All that aside, the movie is a fun adventure, full of action and laughs, but come on, it’s nothing we weren’t expecting.

What I really want to talk about is that mid-credits scene.

AGAIN…SPOILERS.

Hank, Jan, Hope, and Scott are all on the rooftop of a building by some complex machinery. They’ve built a quantum tunnel that will be able to transport someone to the Quantum Realm and then pull them back out. Hank, Jan, and Hope all want Scott to turn super tiny, like quantum tiny, with a little tube so that he can bring back some “healing energy” from the Quantum Realm. (The healing energy is presumably for Ghost, who needs it to remain stable.)

(I thought we were all agreed that the Quantum Realm is a bad, bad place. Oh well.)

So, basically, Hank and his family will press a button in the regular world, Scott will shrink to Quantum sizes, then, once he collects enough energy, they’ll press the button again and Scott will be pulled back to regular size.

I could tell that everyone in the theater was waiting for the other shoe to drop as soon as the credits started rolling.

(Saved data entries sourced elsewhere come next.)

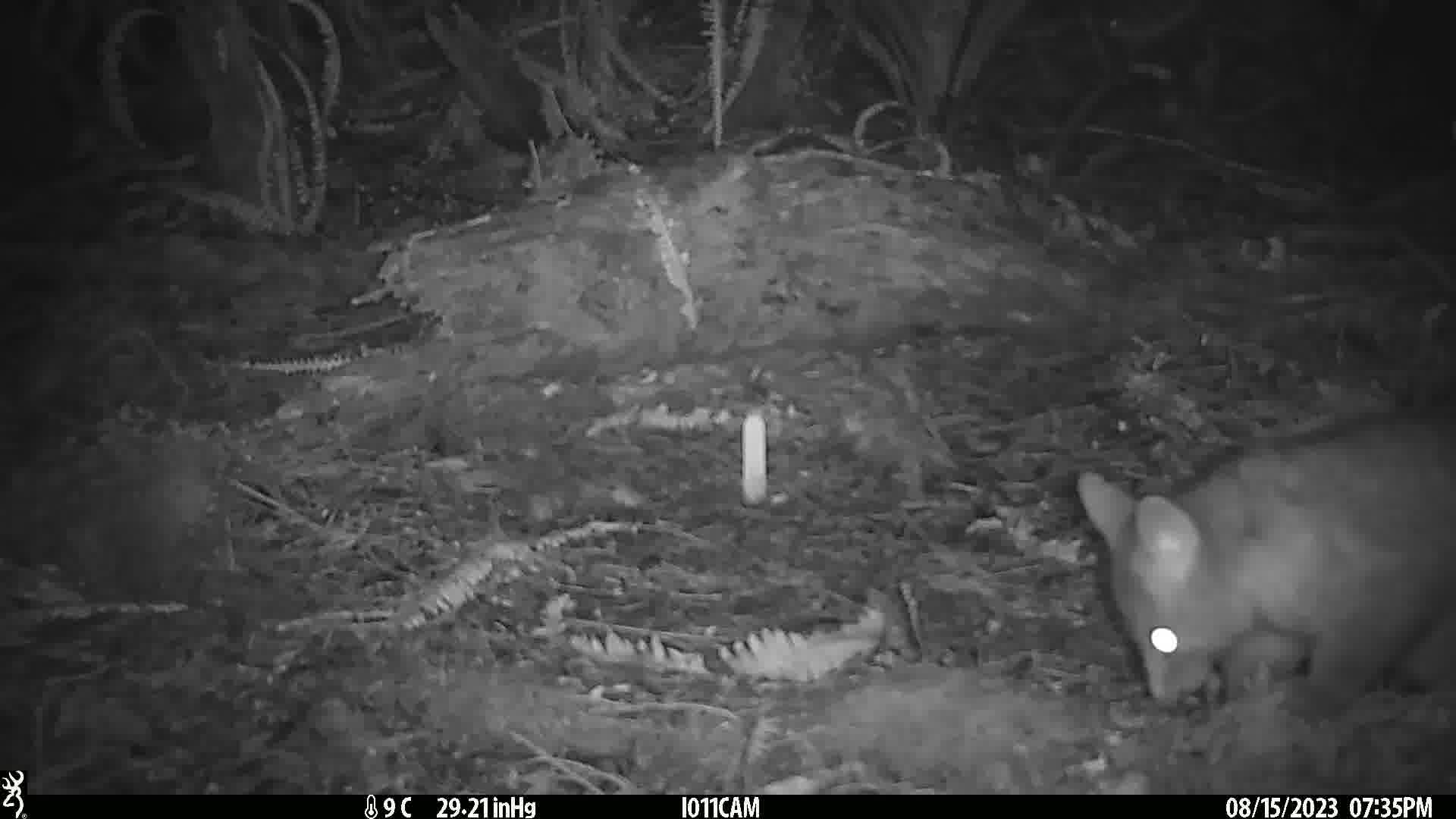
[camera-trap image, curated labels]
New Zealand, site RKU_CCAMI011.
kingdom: Animalia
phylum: Chordata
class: Mammalia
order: Diprotodontia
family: Phalangeridae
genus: Trichosurus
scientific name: Trichosurus vulpecula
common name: common brushtail possum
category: possum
Possum (common brushtail possum) (Trichosurus vulpecula).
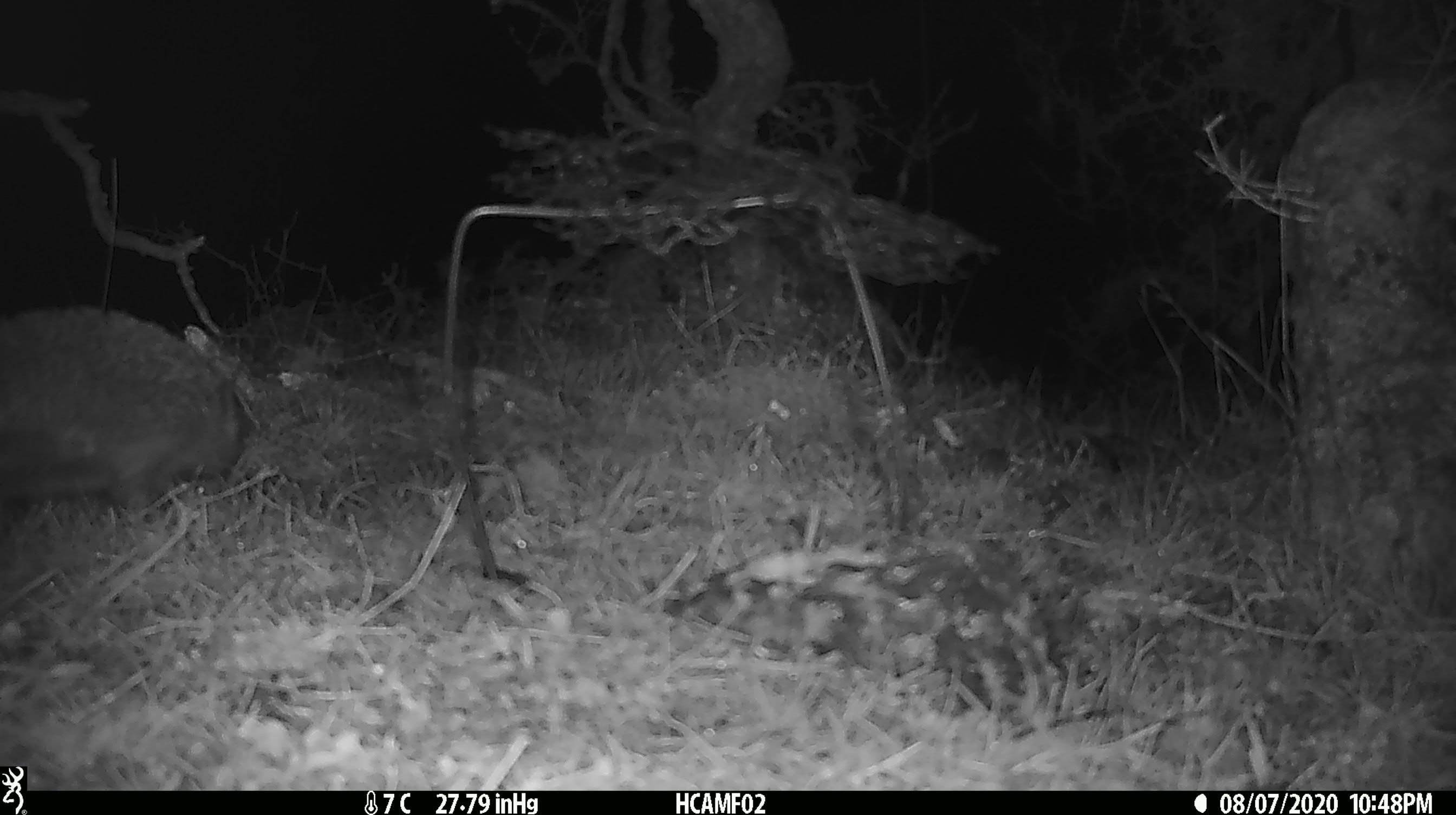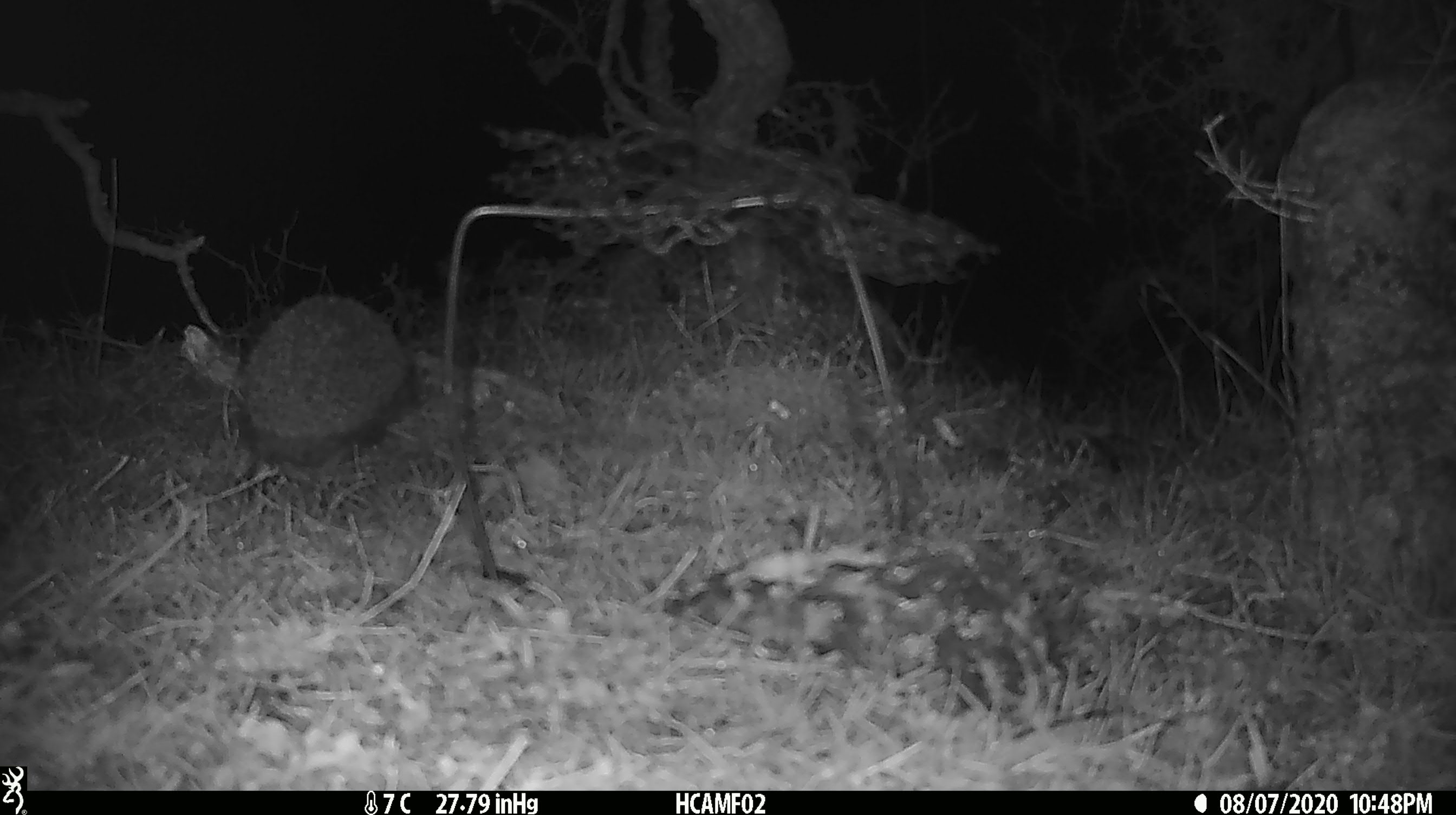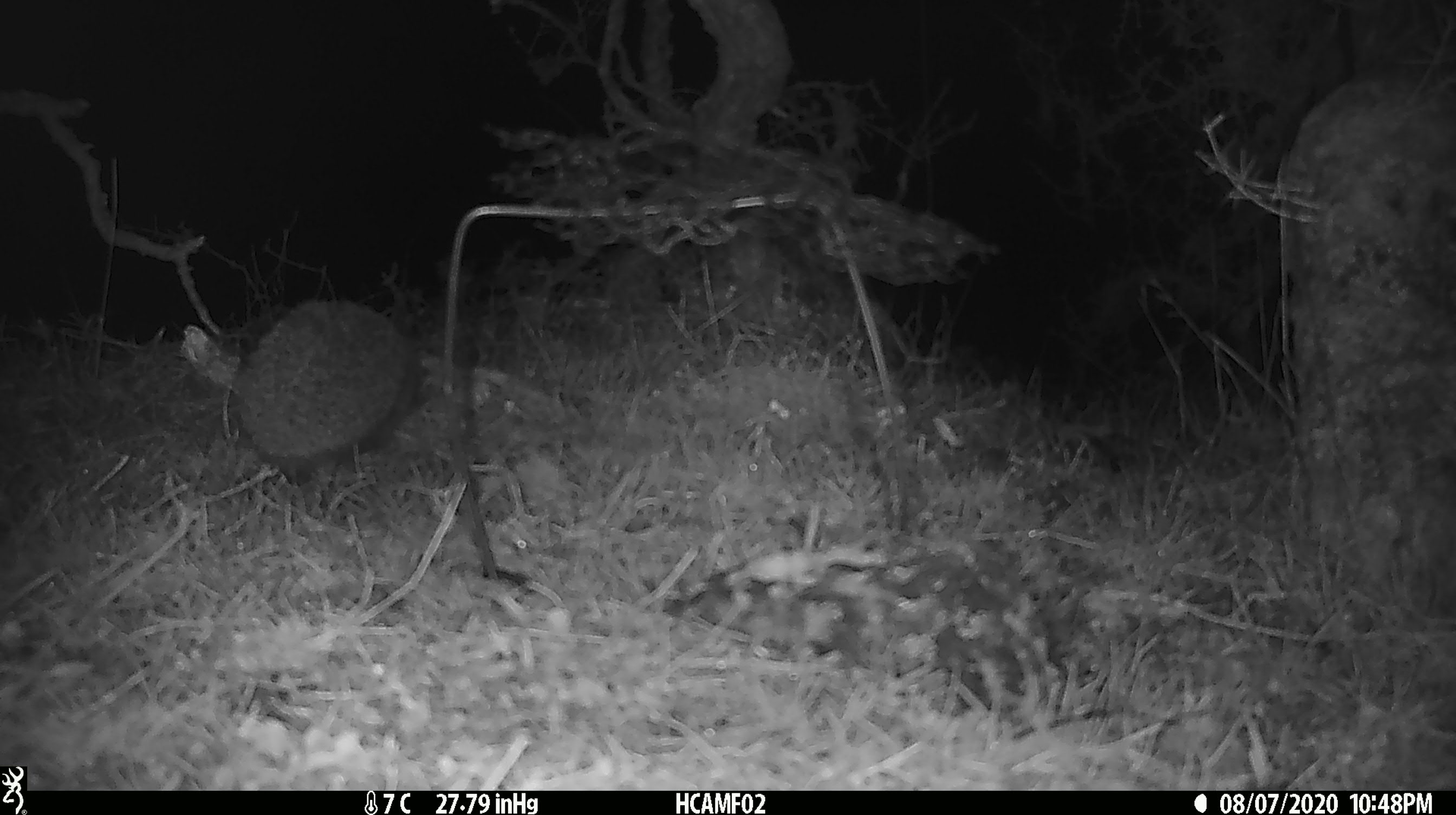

We were all (relatively) fresh from the trauma of Infinity War. We knew that there was no way Marvel was just going to ignore what happened with Thanos in this end credits scene.

We were not wrong.

Scott, teeny-tiny in the Quantum Realm, calls to be pulled back to the regular world, but there’s no answer. We cut back to the rooftop where Hank, Hope, and Jan were, and all we see are three clouds of drifting ash. There was an audible gasp from the audience.

Goddamn you, Thanos.

I hadn’t realized how much Infinity War had emotionally scarred me. Seeing those ash effects again made my stomach drop to the Earth’s core, and my heart started pounding a crazy beat of dismay for poor Scott Lang, WHO IS CURRENTLY STUCK IN THE QUANTUM REALM.

So all I can say is WHY MUST WE WAIT SO LONG FOR THE NEXT MARVEL MOVIE?

I think they’re doing this on purpose.